[START OF PASSAGE GIVEN]

View dataset versions in app#

To view the dataset versions in the Neptune app:

  1. Select the Project metadata tab.
  2. Click the datasets namespace, then the train_sampled namespace.
  3. Select each artifact in the list to preview the metadata on the right.

See example in Neptune 

Going further: Assert that you're training on the latest dataset#

In this last part, we'll show an example of how you can interact with the tracked artifacts.

We'll fetch the dataset version marked as "latest" and assert that we're using that same version to train our model.

  1. Create a Neptune run:

    run = neptune.init_run() # (1)!
    
    1. If you haven't set up your credentials, you can log anonymously:

      neptune.init_run(
          api_token=neptune.ANONYMOUS_API_TOKEN,
          project="common/data-versioning",
      )
      
  2. Log the current dataset as an artifact:

    TRAIN_DATASET_PATH = "train_sampled.csv"
    run["datasets/train"].track_files(TRAIN_DATASET_PATH, wait=True)
    
  3. Assert that the current dataset is the latest version:

    assert (
        run["datasets/train"].fetch_hash()
        == project["datasets/train_sampled/latest"].fetch_hash()
    )
    

    Tip

    If you want to download the latest version of the dataset, you can use download() on the artifact field:

    project["datasets/train_sampled/latest"].download()
    
  4. Train the model and log the metadata to Neptune:

    TEST_DATASET_PATH = "test.csv"
    
    # Log parameters
    PARAMS = {
        "n_estimators": 8,
        "max_depth": 3,
        "max_features": 2,
    }
    run["parameters"] = PARAMS
    
    # Train the model
    train = pd.read_csv(TRAIN_DATASET_PATH)

[END OF PASSAGE GIVEN]

## WHAT TO DO
Copy the dataset versioning guide from the words "3. Select each" through the words "train our model.", substituting "classifier" for "model".

[START OF DATA BLOCK]

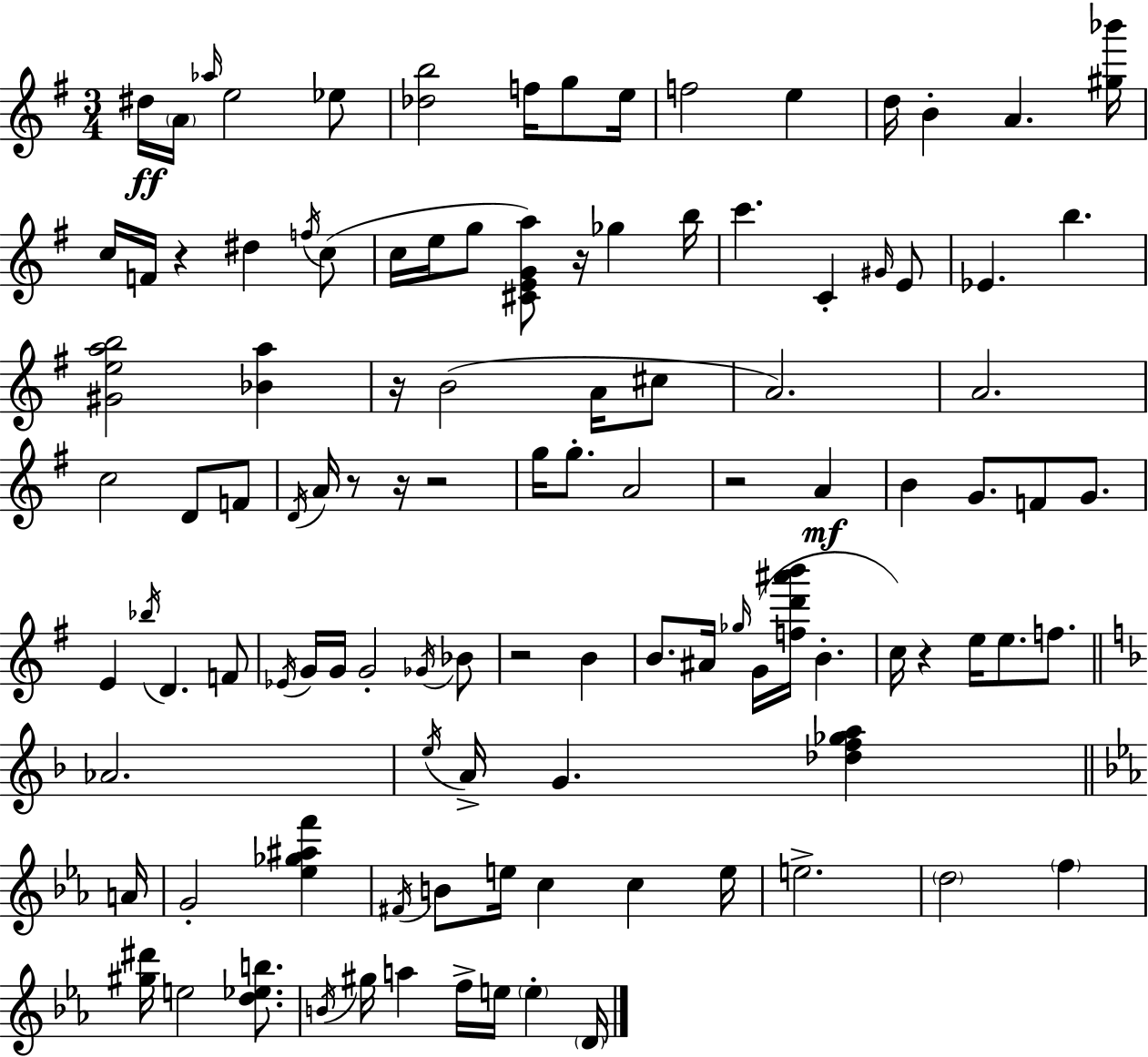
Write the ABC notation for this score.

[END OF DATA BLOCK]

## TASK RESPONSE
3. Select each artifact in the list to preview the metadata on the right.

See example in Neptune 

Going further: Assert that you're training on the latest dataset#

In this last part, we'll show an example of how you can interact with the tracked artifacts.

We'll fetch the dataset version marked as "latest" and assert that we're using that same version to train our classifier.